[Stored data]
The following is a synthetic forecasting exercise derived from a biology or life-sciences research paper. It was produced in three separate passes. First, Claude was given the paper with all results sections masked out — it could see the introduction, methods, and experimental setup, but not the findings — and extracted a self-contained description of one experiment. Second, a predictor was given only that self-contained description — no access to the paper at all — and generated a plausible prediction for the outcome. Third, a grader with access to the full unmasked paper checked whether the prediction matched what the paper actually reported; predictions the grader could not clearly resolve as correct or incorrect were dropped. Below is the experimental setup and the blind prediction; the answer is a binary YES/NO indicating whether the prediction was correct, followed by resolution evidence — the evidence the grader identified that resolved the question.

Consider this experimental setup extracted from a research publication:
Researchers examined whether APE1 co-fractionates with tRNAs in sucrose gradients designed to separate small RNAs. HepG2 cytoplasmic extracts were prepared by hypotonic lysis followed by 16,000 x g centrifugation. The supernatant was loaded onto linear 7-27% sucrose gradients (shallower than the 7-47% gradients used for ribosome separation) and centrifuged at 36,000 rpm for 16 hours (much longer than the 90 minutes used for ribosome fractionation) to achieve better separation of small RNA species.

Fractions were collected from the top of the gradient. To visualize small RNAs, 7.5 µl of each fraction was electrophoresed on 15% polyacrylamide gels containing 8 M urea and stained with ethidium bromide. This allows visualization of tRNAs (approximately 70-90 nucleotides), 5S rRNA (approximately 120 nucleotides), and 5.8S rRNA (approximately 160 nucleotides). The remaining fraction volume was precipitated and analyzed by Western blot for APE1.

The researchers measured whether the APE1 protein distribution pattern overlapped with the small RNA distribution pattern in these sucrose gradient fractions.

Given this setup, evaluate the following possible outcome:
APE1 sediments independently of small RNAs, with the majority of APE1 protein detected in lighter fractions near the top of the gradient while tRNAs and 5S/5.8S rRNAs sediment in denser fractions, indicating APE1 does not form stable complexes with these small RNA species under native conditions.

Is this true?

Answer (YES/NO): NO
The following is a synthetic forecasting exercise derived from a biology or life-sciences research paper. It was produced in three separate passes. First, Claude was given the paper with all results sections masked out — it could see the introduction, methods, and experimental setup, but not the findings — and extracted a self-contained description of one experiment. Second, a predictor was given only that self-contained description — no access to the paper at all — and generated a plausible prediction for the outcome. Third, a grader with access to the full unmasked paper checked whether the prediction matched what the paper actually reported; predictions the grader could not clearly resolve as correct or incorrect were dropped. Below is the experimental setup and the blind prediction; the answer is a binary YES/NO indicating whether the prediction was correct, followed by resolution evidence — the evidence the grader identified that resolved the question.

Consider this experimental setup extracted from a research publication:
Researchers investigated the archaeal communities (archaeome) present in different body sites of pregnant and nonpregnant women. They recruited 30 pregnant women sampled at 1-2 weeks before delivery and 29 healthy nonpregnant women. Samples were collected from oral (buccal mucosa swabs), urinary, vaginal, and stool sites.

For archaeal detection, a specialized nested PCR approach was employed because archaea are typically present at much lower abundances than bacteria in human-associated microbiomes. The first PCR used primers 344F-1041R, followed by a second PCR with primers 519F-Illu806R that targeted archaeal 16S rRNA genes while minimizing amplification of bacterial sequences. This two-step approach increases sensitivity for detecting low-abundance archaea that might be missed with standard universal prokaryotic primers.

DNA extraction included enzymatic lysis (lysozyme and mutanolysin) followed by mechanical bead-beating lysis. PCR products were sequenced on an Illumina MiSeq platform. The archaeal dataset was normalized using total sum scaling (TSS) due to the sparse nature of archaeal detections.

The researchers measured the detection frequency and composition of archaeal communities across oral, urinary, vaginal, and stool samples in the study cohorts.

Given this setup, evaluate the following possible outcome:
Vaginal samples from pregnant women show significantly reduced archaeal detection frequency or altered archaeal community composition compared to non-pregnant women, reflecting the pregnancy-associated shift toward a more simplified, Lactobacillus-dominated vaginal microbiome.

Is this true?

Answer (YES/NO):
* * *
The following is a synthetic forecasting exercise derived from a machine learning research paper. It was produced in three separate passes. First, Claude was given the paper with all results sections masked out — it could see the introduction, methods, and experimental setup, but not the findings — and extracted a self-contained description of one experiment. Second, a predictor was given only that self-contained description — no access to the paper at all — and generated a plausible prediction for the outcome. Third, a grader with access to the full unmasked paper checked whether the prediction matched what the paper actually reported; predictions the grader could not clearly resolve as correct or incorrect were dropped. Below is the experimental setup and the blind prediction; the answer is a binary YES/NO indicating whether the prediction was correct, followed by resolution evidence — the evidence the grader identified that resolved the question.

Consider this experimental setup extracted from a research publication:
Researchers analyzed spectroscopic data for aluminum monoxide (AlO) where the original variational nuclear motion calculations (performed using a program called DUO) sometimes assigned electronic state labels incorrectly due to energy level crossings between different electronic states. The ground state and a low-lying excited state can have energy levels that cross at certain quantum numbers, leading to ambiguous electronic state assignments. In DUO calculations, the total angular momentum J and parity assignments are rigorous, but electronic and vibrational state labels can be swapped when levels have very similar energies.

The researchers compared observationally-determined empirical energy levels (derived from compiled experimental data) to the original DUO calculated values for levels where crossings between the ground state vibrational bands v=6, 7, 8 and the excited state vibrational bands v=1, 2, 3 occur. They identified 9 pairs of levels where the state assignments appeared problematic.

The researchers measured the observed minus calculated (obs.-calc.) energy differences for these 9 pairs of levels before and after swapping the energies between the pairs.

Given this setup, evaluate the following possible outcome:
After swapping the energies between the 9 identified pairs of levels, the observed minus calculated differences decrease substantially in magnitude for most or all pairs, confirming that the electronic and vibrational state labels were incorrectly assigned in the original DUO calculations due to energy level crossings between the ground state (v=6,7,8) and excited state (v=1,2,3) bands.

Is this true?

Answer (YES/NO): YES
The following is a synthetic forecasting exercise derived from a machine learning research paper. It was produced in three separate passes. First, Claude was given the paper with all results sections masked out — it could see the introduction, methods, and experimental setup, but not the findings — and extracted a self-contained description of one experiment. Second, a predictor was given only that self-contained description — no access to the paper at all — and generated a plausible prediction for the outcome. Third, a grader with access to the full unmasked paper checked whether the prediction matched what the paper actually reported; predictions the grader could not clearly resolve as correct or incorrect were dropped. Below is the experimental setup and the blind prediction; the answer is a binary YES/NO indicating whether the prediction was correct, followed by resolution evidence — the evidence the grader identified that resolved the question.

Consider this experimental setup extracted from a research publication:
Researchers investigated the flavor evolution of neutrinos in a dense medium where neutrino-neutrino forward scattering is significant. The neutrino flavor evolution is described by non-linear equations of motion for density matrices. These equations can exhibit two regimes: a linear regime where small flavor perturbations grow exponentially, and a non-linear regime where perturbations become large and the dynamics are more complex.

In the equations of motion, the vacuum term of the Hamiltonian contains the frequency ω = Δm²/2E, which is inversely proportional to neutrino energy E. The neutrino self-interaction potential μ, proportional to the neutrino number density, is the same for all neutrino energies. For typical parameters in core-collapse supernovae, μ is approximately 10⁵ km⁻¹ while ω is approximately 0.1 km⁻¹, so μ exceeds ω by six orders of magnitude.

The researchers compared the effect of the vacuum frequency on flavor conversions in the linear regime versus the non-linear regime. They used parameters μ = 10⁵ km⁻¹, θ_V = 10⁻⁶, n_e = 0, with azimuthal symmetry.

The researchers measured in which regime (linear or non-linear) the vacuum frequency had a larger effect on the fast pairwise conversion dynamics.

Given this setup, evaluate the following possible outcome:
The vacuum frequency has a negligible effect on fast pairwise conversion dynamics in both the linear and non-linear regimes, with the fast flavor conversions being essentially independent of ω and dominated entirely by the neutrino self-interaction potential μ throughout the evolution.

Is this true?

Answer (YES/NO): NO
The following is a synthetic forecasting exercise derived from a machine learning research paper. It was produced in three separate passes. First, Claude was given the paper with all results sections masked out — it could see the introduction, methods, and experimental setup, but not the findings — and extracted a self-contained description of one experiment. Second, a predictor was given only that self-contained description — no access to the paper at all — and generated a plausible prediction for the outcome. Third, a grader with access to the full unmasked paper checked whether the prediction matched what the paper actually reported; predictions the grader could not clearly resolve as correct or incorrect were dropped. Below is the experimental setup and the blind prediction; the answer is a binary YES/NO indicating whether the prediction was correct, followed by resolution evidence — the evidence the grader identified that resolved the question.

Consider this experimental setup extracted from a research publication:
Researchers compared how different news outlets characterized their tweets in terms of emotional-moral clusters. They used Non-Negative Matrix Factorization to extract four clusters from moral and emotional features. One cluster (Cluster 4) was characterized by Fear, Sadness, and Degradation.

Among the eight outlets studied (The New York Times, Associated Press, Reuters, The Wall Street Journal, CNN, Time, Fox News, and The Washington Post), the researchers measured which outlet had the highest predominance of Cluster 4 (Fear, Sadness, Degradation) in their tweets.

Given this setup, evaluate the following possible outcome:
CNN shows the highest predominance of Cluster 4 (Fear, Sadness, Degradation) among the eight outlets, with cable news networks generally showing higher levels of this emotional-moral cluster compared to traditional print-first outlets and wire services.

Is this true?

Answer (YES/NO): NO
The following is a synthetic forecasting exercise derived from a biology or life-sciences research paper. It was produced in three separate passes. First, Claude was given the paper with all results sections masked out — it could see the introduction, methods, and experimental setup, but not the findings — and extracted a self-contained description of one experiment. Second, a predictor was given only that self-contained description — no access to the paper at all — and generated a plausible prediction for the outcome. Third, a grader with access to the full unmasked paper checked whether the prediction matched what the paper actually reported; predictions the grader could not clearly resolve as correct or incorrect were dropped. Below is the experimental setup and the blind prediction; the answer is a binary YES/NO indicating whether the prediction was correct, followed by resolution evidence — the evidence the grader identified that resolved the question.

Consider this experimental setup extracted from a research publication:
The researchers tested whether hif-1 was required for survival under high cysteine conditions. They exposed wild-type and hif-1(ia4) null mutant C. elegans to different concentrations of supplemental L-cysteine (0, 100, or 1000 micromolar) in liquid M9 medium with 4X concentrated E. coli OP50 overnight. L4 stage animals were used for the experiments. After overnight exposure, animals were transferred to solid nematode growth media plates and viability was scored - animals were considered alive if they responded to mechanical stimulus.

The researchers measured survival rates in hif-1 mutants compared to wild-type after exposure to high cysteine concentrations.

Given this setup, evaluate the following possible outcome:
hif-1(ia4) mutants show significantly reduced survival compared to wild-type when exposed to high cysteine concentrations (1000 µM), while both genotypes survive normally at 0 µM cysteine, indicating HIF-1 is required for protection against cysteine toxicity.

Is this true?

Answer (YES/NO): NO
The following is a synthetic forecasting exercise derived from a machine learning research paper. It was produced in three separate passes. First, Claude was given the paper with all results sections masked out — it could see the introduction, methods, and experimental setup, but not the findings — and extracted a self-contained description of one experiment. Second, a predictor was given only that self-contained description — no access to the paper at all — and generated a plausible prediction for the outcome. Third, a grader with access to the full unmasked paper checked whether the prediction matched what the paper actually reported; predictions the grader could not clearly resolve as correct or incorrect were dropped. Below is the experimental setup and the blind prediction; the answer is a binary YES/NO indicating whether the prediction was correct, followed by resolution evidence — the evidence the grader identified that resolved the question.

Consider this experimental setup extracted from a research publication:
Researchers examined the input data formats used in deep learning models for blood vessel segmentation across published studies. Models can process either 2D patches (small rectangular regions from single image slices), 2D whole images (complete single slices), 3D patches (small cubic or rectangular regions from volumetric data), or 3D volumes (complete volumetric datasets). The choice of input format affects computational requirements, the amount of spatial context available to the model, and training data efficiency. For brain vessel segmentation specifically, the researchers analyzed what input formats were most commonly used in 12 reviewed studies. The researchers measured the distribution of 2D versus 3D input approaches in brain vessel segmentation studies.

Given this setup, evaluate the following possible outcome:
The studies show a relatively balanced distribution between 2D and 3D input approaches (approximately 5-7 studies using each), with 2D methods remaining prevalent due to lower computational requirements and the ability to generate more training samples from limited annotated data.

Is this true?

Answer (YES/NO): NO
==
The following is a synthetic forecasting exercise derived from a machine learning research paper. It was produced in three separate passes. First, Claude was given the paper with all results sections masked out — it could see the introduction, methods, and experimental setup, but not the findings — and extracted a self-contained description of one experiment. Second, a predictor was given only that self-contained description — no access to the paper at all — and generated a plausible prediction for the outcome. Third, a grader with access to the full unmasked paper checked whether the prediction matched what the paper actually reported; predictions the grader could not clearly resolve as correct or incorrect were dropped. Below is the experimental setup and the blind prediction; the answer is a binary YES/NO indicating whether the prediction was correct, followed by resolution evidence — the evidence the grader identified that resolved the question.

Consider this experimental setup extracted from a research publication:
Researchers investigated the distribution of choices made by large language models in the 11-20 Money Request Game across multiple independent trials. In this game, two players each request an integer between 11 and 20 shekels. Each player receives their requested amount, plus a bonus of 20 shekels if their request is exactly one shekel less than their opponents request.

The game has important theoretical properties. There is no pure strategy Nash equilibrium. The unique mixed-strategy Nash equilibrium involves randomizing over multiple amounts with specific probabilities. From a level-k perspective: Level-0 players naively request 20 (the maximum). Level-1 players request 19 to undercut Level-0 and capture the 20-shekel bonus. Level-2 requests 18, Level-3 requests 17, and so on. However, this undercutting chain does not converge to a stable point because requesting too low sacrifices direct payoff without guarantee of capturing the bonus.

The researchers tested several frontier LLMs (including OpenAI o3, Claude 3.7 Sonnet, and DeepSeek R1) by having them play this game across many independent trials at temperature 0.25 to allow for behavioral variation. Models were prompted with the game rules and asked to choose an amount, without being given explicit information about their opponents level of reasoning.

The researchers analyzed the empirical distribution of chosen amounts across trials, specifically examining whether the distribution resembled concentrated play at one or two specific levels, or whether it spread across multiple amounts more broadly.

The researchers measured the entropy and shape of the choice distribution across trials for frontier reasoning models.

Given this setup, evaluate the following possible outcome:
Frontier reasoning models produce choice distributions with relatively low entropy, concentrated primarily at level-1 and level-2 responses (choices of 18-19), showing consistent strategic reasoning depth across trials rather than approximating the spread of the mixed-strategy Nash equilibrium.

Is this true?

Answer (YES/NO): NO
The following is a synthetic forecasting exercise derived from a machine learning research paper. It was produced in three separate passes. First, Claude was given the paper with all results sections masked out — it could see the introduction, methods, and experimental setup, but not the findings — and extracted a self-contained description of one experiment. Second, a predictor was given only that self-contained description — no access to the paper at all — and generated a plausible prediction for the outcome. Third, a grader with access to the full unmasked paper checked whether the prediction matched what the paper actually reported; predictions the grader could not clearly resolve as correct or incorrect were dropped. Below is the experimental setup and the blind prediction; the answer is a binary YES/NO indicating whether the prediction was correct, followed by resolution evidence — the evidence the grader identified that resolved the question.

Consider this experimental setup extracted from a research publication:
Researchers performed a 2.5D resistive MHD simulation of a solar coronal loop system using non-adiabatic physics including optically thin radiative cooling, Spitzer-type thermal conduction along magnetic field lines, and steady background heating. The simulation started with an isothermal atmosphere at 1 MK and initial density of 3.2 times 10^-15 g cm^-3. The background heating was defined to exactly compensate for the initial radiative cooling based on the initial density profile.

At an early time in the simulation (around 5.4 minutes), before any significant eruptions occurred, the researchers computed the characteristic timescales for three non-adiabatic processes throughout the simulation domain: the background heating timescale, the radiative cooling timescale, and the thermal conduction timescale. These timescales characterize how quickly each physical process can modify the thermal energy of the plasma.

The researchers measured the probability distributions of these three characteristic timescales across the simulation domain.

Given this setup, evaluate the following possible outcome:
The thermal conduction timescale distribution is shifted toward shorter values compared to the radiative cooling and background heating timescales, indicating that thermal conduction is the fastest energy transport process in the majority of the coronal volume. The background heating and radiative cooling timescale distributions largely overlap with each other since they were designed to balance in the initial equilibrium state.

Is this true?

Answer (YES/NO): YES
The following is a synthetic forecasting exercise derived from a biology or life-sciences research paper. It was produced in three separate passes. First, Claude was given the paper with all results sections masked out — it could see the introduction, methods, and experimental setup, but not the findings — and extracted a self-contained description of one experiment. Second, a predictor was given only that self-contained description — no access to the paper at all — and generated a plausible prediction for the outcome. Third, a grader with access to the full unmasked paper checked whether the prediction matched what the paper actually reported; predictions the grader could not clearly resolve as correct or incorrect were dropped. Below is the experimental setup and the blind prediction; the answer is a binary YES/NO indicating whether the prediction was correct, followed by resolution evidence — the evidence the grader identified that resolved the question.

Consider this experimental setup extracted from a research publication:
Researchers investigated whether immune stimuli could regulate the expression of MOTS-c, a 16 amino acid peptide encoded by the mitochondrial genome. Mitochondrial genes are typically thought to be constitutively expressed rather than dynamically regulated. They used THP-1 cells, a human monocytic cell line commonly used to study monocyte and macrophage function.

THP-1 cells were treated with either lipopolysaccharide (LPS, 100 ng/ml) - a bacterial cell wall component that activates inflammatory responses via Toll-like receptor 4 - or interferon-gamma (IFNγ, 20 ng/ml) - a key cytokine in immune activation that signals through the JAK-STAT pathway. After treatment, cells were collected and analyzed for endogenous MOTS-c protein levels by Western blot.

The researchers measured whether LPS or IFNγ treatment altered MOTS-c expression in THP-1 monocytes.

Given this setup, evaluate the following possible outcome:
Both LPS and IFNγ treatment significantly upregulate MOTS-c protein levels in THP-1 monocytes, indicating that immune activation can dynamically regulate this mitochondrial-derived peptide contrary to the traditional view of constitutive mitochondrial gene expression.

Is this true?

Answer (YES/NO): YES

What the task asks ->
Among the lines above, find each one containing the string "mitochondrial" and copy it.

Response to the task ->
Researchers investigated whether immune stimuli could regulate the expression of MOTS-c, a 16 amino acid peptide encoded by the mitochondrial genome. Mitochondrial genes are typically thought to be constitutively expressed rather than dynamically regulated. They used THP-1 cells, a human monocytic cell line commonly used to study monocyte and macrophage function.
Both LPS and IFNγ treatment significantly upregulate MOTS-c protein levels in THP-1 monocytes, indicating that immune activation can dynamically regulate this mitochondrial-derived peptide contrary to the traditional view of constitutive mitochondrial gene expression.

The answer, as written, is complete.